Lista de tareas =
1 – Según la cita de Isaías en el texto sobre el inicio de la vida pública de Jesús, ¿qué cosas no hará el siervo? Enumérelas todas.
2 – ¿Puede reescribir como lista breve el párrafo del texto sobre el inicio de la vida pública de Jesús que empieza con "Hace dos días celebrábamos", conservando sus datos principales?

Pasaje propuesto =
>>>>>

Hace dos días celebrábamos la
Epifanía del Señor, su manifestación a todos los pueblos, la extensión de la
salvación a todos los hombres. Con la fiesta de hoy se cierra el tiempo
litúrgico de la Navidad, pero también celebramos el comienzo de la vida pública
del Señor. Celebramos que tras 30 años de preparación el Señor por fin nos va a
dirigir su Palabra, va a empezar a instruirnos en su camino. Seguimos, en
cierto modo, celebrando esa Epifanía del Señor y así, cerrando la Navidad, la
continuamos porque hoy nos alegramos de que ese Niño que nos ha nacido quiere
tocarnos el corazón, quiere darse a conocer para entablar una relación con
nosotros.
Acerquémonos a las lecturas de hoy
con estos sentimientos. Isaías nos explica el Evangelio: “Mirad a mi siervo, a quien sostengo; mi elegido, a
quien prefiero. […] No gritará, no clamará, no voceará por las calles. La caña
cascada no la quebrará, el pábilo vacilante no lo apagará”. Jesús aparece
públicamente ante su pueblo entre los pecadores aunque no sea uno de ellos, aparece
sin estridencias, sin imposiciones, aceptando nuestra condición porque ese es
el sentido de su Encarnación: que Dios está enamorado de nosotros. Jesús
comienza su vida pública no intentando cambiarnos sino aceptándonos tal y como
somos: pecadores, y sin querer diferenciarse de nosotros, sin blandir su pureza
frente a nuestra naturaleza manchada.

<<<<<

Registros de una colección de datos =
>>>>>

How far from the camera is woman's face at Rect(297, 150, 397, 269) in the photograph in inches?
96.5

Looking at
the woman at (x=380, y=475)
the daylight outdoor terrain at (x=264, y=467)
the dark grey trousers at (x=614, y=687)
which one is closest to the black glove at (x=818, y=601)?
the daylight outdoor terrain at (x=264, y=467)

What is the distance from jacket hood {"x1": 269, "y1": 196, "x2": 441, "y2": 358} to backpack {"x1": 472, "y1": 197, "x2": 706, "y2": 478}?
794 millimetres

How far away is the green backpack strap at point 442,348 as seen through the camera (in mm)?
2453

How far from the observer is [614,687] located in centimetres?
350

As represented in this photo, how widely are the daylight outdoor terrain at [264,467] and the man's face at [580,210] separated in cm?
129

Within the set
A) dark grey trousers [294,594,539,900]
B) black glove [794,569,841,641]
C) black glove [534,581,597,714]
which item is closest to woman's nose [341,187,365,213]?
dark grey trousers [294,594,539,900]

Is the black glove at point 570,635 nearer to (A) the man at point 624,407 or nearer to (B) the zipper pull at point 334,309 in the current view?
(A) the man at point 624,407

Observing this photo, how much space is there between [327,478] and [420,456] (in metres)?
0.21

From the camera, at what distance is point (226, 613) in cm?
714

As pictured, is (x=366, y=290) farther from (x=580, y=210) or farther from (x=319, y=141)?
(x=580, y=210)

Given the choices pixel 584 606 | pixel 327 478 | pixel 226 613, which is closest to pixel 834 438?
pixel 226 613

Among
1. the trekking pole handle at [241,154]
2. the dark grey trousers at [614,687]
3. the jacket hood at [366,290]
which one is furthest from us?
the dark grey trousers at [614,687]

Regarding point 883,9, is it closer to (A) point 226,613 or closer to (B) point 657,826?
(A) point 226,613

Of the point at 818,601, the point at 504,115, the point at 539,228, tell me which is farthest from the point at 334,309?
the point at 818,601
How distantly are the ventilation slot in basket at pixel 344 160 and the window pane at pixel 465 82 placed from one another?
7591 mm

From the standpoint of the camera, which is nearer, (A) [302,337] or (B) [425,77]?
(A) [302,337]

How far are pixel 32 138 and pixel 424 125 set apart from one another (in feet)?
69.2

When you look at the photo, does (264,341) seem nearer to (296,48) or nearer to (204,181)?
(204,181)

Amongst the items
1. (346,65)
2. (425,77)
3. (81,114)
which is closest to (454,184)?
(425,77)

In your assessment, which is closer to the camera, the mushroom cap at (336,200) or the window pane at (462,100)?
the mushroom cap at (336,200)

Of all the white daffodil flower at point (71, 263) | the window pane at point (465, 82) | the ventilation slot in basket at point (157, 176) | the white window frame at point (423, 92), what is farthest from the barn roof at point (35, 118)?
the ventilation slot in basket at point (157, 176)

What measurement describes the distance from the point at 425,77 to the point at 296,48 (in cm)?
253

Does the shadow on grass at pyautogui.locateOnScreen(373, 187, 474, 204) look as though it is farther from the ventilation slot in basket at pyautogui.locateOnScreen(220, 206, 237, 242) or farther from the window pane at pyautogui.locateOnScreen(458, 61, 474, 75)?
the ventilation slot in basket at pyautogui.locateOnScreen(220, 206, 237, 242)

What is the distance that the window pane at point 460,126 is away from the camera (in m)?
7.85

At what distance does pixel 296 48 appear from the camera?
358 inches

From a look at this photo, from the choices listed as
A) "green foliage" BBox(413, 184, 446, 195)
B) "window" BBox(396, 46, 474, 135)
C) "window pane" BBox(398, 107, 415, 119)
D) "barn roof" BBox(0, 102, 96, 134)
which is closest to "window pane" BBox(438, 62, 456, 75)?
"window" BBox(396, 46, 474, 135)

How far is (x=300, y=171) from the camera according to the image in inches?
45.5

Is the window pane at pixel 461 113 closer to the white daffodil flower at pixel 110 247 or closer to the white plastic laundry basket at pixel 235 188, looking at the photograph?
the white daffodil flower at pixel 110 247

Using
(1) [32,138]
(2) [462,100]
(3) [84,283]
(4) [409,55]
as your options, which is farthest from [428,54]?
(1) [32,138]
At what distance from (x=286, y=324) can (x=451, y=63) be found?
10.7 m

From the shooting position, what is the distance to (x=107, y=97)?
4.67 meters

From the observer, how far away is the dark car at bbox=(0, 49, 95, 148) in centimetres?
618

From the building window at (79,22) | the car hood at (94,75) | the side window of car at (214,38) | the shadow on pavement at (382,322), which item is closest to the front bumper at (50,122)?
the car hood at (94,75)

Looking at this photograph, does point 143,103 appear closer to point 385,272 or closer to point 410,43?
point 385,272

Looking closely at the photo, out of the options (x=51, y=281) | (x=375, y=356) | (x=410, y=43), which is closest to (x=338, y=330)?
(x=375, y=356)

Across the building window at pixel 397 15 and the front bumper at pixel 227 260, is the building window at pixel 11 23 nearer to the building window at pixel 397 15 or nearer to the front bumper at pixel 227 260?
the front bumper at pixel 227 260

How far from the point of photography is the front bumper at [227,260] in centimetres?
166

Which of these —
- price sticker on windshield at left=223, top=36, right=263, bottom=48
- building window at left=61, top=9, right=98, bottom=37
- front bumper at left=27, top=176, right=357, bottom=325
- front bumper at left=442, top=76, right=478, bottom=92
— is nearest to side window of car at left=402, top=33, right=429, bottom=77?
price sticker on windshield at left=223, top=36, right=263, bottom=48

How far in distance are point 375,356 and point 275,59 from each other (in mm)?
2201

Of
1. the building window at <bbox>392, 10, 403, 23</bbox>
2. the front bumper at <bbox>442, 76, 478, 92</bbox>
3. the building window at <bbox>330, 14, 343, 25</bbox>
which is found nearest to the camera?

<<<<<

Soluciones por tarea =
1 –
- No gritará.
- No clamará.
- No voceará por las calles.
- No quebrará la caña cascada.
- No apagará el pábilo vacilante.

2 –
- Hace dos días se celebró la Epifanía del Señor, su manifestación a todos los pueblos y la extensión de la salvación a todos los hombres.
- La fiesta de hoy cierra el tiempo litúrgico de la Navidad y celebra el comienzo de la vida pública del Señor.
- Tras 30 años de preparación, el Señor va a dirigirnos su Palabra e instruirnos en su camino.
- Así continúa la Epifanía: el Niño nacido quiere tocarnos el corazón y darse a conocer para entablar una relación con nosotros.